Monsieur le Recteur, Vous ne me connaissez pas : je ne suis qu’une petite étudiante insignifiante, noyée dans la masse. J’ai 31 ans, je suis française, et il y a trois ans, j’ai décidé de tout quitter, mon travail, mes amis, et même mon pays, pour venir étudier en Suisse au sein de votre université, parce qu’elle est réputée abriter l’une des meilleures facultés de traduction.

En effet, je n’ai rien à redire sur la qualité des cours ni sur le sérieux de l’établissement. En revanche, je m’interroge quant aux nouvelles directives concernant l’accès à l’enseignement en ces temps perturbés.

Hier soir, vous nous avez adressé un mail dans lequel vous nous informez qu’à compter du 13 septembre, seules les personnes en mesure de présenter un « certificat covid » auront accès : aux salles de cours, à la bibliothèque, aux salles informatiques, à la cafétéria, ainsi qu’à toutes les activités sportives et culturelles.

Bien. Je suis heureusement déjà assise sur mon canapé, ce qui m’évite de tomber par terre. Une fois le choc encaissé, j’essaie de me ressaisir et d’analyser la situation avec calme.
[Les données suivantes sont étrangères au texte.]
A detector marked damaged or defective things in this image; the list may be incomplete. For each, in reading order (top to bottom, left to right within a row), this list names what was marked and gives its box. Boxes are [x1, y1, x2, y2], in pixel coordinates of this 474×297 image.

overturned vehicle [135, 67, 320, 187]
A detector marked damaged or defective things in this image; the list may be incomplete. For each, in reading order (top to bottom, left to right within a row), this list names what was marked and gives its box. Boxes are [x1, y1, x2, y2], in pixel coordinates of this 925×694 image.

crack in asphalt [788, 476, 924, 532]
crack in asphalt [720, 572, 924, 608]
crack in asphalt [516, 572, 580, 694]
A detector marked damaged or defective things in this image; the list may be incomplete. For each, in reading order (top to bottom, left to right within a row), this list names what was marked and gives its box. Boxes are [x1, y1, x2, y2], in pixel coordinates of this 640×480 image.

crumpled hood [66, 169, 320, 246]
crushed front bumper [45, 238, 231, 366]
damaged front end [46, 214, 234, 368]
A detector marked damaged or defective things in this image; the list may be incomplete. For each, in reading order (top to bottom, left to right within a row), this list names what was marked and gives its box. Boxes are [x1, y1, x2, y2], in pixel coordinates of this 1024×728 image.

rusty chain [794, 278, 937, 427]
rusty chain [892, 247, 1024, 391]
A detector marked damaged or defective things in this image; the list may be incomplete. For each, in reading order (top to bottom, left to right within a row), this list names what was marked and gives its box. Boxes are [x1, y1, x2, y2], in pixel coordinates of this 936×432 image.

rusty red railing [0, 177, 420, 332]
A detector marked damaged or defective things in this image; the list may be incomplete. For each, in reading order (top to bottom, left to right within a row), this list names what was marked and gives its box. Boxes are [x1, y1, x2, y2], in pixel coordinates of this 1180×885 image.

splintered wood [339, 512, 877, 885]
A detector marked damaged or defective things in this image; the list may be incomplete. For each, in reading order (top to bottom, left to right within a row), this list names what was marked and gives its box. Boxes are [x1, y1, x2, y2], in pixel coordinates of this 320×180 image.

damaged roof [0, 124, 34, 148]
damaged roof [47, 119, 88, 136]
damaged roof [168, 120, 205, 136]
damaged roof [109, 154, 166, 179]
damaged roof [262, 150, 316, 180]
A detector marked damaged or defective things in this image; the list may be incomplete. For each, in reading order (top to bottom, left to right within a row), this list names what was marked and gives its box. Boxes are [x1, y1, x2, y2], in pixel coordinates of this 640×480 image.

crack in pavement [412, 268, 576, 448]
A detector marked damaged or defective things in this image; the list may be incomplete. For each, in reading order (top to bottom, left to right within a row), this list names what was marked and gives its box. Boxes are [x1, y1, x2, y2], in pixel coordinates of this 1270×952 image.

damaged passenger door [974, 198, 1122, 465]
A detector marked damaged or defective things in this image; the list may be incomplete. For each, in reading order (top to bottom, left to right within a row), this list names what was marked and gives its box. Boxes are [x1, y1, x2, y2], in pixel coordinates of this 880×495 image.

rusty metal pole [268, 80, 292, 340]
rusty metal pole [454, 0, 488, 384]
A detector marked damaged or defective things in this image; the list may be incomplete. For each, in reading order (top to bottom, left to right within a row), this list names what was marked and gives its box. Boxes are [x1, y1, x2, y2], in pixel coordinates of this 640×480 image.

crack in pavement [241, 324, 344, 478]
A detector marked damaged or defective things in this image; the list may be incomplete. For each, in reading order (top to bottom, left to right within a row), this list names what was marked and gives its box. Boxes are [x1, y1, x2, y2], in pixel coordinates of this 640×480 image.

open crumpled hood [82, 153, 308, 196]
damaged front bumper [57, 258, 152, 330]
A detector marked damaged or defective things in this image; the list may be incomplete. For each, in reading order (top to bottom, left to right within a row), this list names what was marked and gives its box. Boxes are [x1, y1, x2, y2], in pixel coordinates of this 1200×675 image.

Étant formellement opposée à votre pass nazitaire, je me retrouve alors seule, très seule, face à de nombreuses interrogations :

- Vous dites que les cours seront enregistrés « pour ceux qui seraient empêchés d’y assister », mais qu’entendez par-là, Monsieur le Recteur ? Refuser de se soumettre à un test à la fiabilité douteuse ou à une injection expérimentale, potentiellement dangereuse, est-il considéré comme un « empêchement » ? - Et comment se dérouleront les travaux de groupe, quand presque tous mes petits camarades seront sur place et que je serai l’une des seuls à y participer derrière mon écran ?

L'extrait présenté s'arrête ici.